Sur le plan procédural, quelques précisions complémentaires s’imposent. La demande de la collectivité doit être transmise le plus tôt possible au représentant de l’État qui l’adresse - accompagnée éventuellement de ses observations - au ministre responsable des collectivités territoriales.
Après avoir vérifié que les conditions légales sont remplies, le Gouvernement publie enfin, par décret, la liste des collectivités autorisées à participer à l’expérimentation. Enfin, l’expérimentation fera toujours l’objet, comme par le passé, d’un contrôle juridictionnel, soit du Conseil constitutionnel, soit du Conseil d’État, selon qu’il s’agira d’une loi ou d’un règlement.

Conclusion

Ainsi, les collectivités territoriales de la République et leurs groupements sont désormais autorisés à déroger à titre expérimental et pour un objet et une durée limités aux dispositions législatives ou réglementaires régissant l’exercice de leurs compétences. Le droit d’expérimentation qui leur est reconnu est désormais érigé au rang de principe à valeur constitutionnelle. C’est dire déjà que n’est plus immarcescible le postulat selon lequel il ne doit y avoir en France qu’un seul modèle d’organisation administrative imposé par un Pouvoir central dogmatique. En vérité, la réforme gravée dans le marbre de la Constitution est porteuse d’espérance, dès lors que l’expérimentation par voie législative ou réglementaire est désormais perçue comme un facteur de refondation "en douceur" de l’action publique.
De fait, la reconnaissance constitutionnelle de la "méthode expérimentale" ou des "expériences-pilotes" correspond à une vision pragmatique de la norme qui nécessite une transformation en profondeur des mentalités.
Il est enfin désormais acquis que l’État n’est pas infaillible, qu’il peut se fourvoyer - parfois lourdement - et qu’il est donc obligé d’expérimenter sur un échantillon ciblé - c’est-à-dire sur une portion de territoire et sur une fraction de la population - et pour une période d’essai bien déterminée, avant de se lancer éventuellement dans une politique de généralisation sur l’ensemble du territoire national.

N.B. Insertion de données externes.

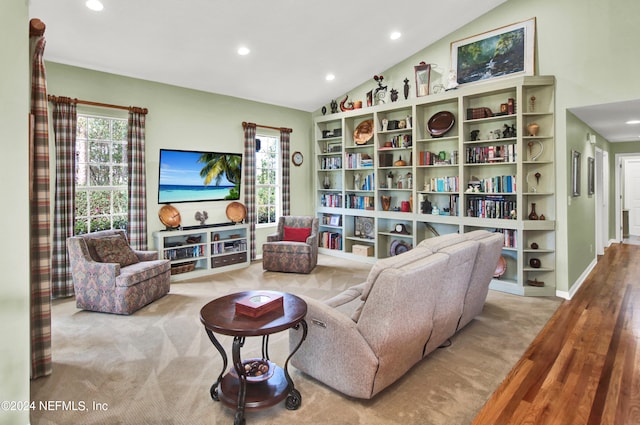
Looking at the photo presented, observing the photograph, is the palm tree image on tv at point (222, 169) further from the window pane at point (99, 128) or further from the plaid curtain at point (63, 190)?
the plaid curtain at point (63, 190)

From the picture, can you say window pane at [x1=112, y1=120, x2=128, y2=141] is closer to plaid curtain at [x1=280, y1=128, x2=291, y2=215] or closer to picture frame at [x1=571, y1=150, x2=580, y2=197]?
plaid curtain at [x1=280, y1=128, x2=291, y2=215]

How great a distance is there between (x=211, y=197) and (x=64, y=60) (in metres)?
2.69

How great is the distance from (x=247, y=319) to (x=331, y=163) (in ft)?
17.9

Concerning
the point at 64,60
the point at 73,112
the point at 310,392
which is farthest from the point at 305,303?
the point at 64,60

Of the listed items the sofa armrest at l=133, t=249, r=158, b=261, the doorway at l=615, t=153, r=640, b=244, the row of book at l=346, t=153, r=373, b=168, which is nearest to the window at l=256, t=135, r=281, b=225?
the row of book at l=346, t=153, r=373, b=168

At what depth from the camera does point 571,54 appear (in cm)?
448

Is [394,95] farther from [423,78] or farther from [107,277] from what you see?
[107,277]

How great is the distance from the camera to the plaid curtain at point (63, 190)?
4508 millimetres

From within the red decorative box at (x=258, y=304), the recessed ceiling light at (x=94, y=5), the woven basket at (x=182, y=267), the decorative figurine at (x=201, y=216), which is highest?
the recessed ceiling light at (x=94, y=5)

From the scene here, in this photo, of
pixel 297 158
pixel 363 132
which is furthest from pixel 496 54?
pixel 297 158

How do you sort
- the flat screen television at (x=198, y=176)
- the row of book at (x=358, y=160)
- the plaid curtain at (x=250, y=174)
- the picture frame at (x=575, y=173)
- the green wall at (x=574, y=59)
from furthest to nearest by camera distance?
the row of book at (x=358, y=160) → the plaid curtain at (x=250, y=174) → the flat screen television at (x=198, y=176) → the picture frame at (x=575, y=173) → the green wall at (x=574, y=59)

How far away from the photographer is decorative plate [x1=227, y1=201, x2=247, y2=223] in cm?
639

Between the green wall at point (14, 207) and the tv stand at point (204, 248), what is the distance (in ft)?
10.7

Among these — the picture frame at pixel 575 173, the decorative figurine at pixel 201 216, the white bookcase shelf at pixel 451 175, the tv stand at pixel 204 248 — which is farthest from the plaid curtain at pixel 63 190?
the picture frame at pixel 575 173
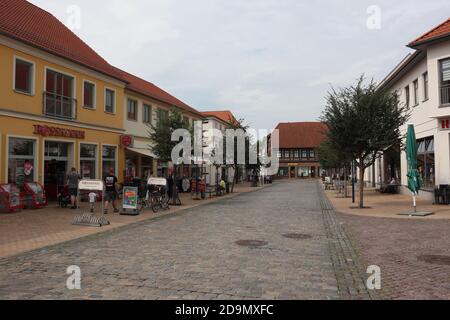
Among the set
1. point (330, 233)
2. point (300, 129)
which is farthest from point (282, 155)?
point (330, 233)

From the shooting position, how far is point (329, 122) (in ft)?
60.1

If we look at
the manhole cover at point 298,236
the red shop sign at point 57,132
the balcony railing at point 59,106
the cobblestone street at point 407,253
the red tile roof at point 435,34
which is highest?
the red tile roof at point 435,34

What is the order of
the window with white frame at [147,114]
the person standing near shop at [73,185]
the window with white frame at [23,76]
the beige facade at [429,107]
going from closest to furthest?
the person standing near shop at [73,185], the window with white frame at [23,76], the beige facade at [429,107], the window with white frame at [147,114]

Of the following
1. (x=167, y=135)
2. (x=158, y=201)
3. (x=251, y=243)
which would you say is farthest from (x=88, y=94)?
(x=251, y=243)

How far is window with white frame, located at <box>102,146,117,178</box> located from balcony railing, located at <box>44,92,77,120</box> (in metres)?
3.42

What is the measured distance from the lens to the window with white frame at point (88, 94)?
2203cm

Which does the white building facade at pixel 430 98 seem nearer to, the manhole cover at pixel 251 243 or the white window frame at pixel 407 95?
the white window frame at pixel 407 95

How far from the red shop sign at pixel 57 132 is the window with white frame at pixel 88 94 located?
1.81 meters

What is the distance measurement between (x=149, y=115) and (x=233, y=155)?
7.43 meters

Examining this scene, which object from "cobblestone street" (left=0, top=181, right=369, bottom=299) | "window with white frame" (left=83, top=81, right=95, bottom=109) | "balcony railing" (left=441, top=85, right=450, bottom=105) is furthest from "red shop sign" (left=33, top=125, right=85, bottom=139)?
"balcony railing" (left=441, top=85, right=450, bottom=105)

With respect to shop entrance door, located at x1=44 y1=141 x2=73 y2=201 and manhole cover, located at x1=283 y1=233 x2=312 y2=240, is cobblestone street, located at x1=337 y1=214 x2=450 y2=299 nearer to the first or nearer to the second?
manhole cover, located at x1=283 y1=233 x2=312 y2=240

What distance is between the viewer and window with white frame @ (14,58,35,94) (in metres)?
17.3

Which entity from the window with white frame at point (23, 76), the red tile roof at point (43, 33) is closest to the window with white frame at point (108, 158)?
the red tile roof at point (43, 33)
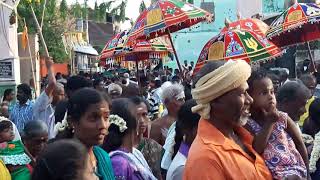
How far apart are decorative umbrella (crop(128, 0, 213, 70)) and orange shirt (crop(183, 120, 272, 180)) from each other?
5.07 m

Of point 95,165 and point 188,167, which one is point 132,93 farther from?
point 188,167

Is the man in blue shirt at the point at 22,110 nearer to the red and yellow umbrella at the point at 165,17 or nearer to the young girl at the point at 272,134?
the red and yellow umbrella at the point at 165,17

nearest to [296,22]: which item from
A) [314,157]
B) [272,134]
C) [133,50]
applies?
[133,50]

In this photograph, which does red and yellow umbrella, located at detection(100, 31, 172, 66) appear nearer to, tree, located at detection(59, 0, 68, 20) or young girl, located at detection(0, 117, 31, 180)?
young girl, located at detection(0, 117, 31, 180)

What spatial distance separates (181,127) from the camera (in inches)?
187

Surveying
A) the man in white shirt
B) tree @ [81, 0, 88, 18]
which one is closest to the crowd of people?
the man in white shirt

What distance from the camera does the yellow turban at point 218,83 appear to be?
3.20 metres

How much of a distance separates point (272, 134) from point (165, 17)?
482 cm

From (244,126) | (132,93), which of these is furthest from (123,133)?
(132,93)

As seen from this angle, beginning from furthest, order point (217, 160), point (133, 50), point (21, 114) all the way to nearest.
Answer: point (133, 50), point (21, 114), point (217, 160)

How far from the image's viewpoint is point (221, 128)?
3.29 metres

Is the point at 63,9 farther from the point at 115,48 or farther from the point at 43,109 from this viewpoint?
the point at 43,109

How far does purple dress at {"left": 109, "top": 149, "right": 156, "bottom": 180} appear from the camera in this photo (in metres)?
4.14

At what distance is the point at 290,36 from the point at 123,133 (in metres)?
5.37
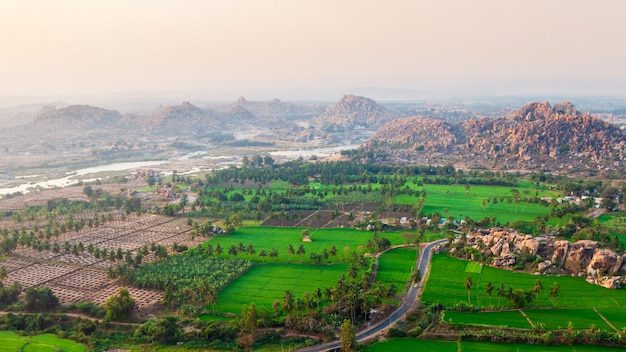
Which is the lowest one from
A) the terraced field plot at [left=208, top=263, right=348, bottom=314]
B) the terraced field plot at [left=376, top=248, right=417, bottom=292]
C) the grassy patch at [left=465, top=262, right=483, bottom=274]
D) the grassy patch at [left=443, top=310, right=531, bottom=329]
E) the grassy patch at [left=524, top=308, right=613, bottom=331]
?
the terraced field plot at [left=208, top=263, right=348, bottom=314]

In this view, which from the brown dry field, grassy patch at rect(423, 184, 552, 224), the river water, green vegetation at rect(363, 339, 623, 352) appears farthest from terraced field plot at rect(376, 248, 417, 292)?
the river water

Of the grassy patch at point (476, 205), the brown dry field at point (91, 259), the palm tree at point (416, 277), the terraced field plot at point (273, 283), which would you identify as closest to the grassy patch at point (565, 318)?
the palm tree at point (416, 277)

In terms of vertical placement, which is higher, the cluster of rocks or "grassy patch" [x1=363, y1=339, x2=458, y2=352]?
the cluster of rocks

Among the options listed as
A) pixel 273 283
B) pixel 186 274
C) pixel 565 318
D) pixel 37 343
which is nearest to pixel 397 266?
pixel 273 283

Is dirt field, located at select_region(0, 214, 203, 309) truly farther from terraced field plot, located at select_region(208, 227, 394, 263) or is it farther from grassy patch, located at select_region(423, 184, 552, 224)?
grassy patch, located at select_region(423, 184, 552, 224)

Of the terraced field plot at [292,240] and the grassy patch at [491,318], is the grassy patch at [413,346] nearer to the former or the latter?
the grassy patch at [491,318]

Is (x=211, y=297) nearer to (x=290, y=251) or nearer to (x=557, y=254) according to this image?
(x=290, y=251)
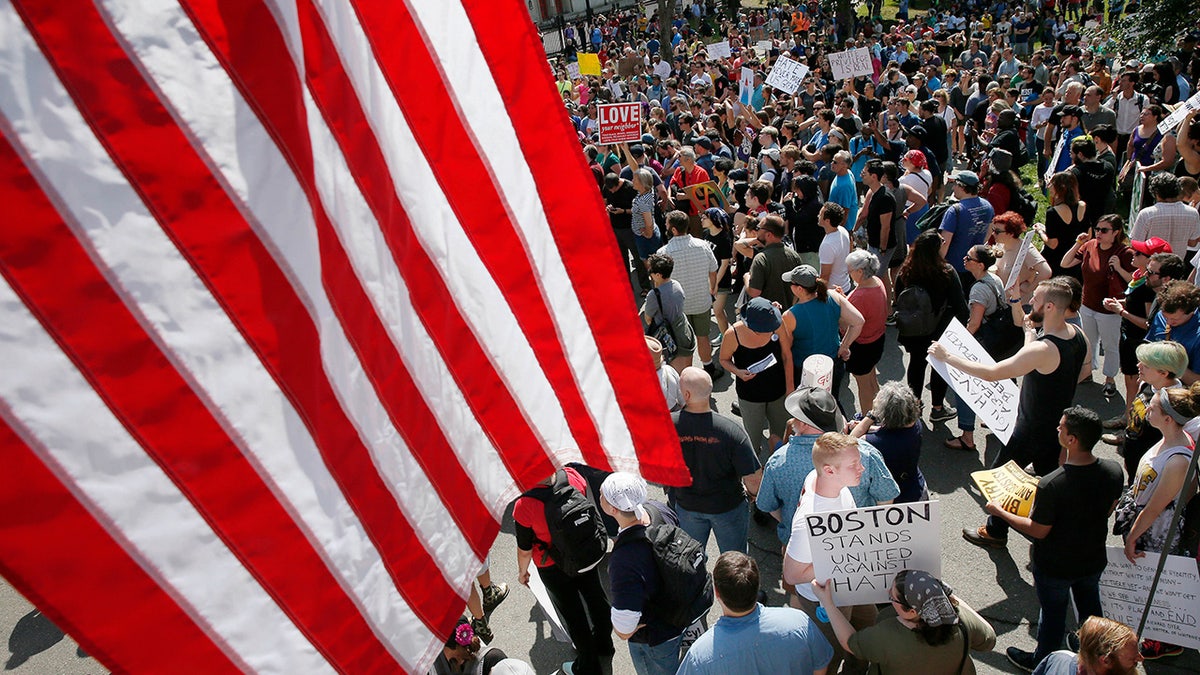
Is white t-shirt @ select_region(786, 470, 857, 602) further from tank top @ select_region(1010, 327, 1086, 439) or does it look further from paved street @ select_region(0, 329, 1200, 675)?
tank top @ select_region(1010, 327, 1086, 439)

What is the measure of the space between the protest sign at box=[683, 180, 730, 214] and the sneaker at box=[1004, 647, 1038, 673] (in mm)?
6594

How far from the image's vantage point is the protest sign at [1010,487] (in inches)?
191

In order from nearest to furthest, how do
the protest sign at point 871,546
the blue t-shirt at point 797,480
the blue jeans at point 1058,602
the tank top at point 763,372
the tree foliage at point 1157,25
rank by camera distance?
the protest sign at point 871,546 → the blue jeans at point 1058,602 → the blue t-shirt at point 797,480 → the tank top at point 763,372 → the tree foliage at point 1157,25

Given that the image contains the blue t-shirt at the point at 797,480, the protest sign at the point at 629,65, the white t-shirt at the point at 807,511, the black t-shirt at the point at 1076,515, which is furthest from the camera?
the protest sign at the point at 629,65

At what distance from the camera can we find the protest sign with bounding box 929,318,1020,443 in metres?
6.08

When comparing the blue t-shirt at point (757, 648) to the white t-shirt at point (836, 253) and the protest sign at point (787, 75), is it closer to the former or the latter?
the white t-shirt at point (836, 253)

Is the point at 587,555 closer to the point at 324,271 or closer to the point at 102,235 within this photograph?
the point at 324,271

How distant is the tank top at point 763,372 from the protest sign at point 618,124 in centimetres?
614

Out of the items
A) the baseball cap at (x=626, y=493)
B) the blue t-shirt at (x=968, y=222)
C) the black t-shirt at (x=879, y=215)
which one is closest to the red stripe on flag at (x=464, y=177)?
the baseball cap at (x=626, y=493)

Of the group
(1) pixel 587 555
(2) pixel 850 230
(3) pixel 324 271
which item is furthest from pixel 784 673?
(2) pixel 850 230

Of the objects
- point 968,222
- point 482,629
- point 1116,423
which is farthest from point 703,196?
point 482,629

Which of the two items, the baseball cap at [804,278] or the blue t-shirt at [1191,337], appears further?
the baseball cap at [804,278]

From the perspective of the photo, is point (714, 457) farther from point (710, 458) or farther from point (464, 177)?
point (464, 177)

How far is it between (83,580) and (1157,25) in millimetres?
17269
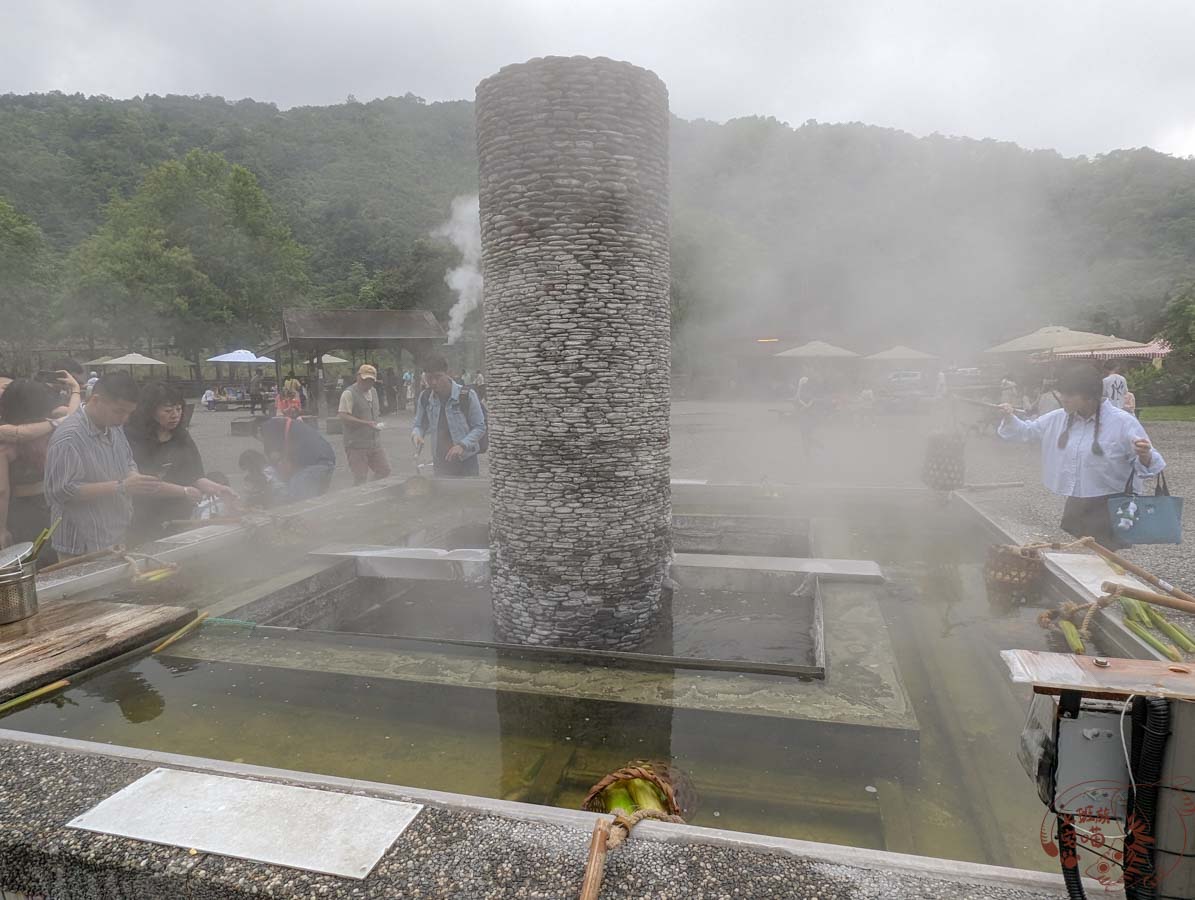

Il n’en est pas moins vrai que la première grande réforme mise en œuvre par le Gouvernement de M. Jean-Pierre Raffarin - à savoir la mise en place d’une "République décentralisée" - suscite des interrogations légitimes. Un approfondissement de la décentralisation et notamment des expérimentations est-il bien compatible avec le principe d’égalité des citoyens devant la loi ?
Faute de recul et de pratique, il est peut-être encore trop tôt pour répondre à cette question. Ce qui est sûr en revanche, c’est que les "expériences-pilotes" exigent une modification dans les méthodes de travail : elles impliquent que soit accordée une grande attention à la pratique de l’évaluation.
Dans ce domaine crucial, on peut se référer à l’éclairant Rapport n° 376 établi par M. Pascal Clément au nom de la Commission des lois constitutionnelles, de la législation et de l’administration générale sur le projet de loi constitutionnelle relatif à l’organisation décentralisée de la République. Présenté à l’Assemblée nationale le 13 novembre 2002, ce document précise en page 28 : « Dans ce nouveau processus normatif, le Parlement devra trouver toute sa place en se dotant des outils nécessaires pour suivre les expérimentations qu’il aura autorisées » [5]. C’est aussi notre conviction.

[1Voir Pontier (J.-M.), "L’expérimentation et les collectivités locales", La Revue Administrative, 2001/2, p. 170.

[2Cf. Étien (R.), "Frein ou coup d’arrêt au développement d’universités à statut dérogatoire ? Décision n° 93-322 DC du 28 juillet 1993", La Revue Administrative, 1993/5, pp. 443-447.

[3Voir Pontier (J.-M.), précité, p. 175.

[4Par symétrie, il est spécifié, dans le même article 1er de la loi organique du 1er août 2003, que « le Gouvernement, agissant par voie de décret en Conseil d’État, autorise, sur le fondement du quatrième alinéa de l’article 72 de la Constitution, les collectivités territoriales à déroger, à titrer expérimental, aux dispositions réglementaires régissant l’exercice de leurs compétences. Ce décret contient les précisions mentionnées à l’article LO 1113-1 » (précité).